BEGIN Data listing

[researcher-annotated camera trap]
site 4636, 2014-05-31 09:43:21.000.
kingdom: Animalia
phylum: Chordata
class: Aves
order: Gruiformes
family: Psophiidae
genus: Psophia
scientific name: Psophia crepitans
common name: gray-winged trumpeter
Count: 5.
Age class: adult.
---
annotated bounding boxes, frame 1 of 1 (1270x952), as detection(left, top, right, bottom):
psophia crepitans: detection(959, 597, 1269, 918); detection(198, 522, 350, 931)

END Data listing

▶ [Task to carry out]: Only the lines from the one with "genus: Psophia" through the last line of the records belong in the answer, each copied exactly.

▶ [Solution to this problem]:
genus: Psophia
scientific name: Psophia crepitans
common name: gray-winged trumpeter
Count: 5.
Age class: adult.
---
annotated bounding boxes, frame 1 of 1 (1270x952), as detection(left, top, right, bottom):
psophia crepitans: detection(959, 597, 1269, 918); detection(198, 522, 350, 931)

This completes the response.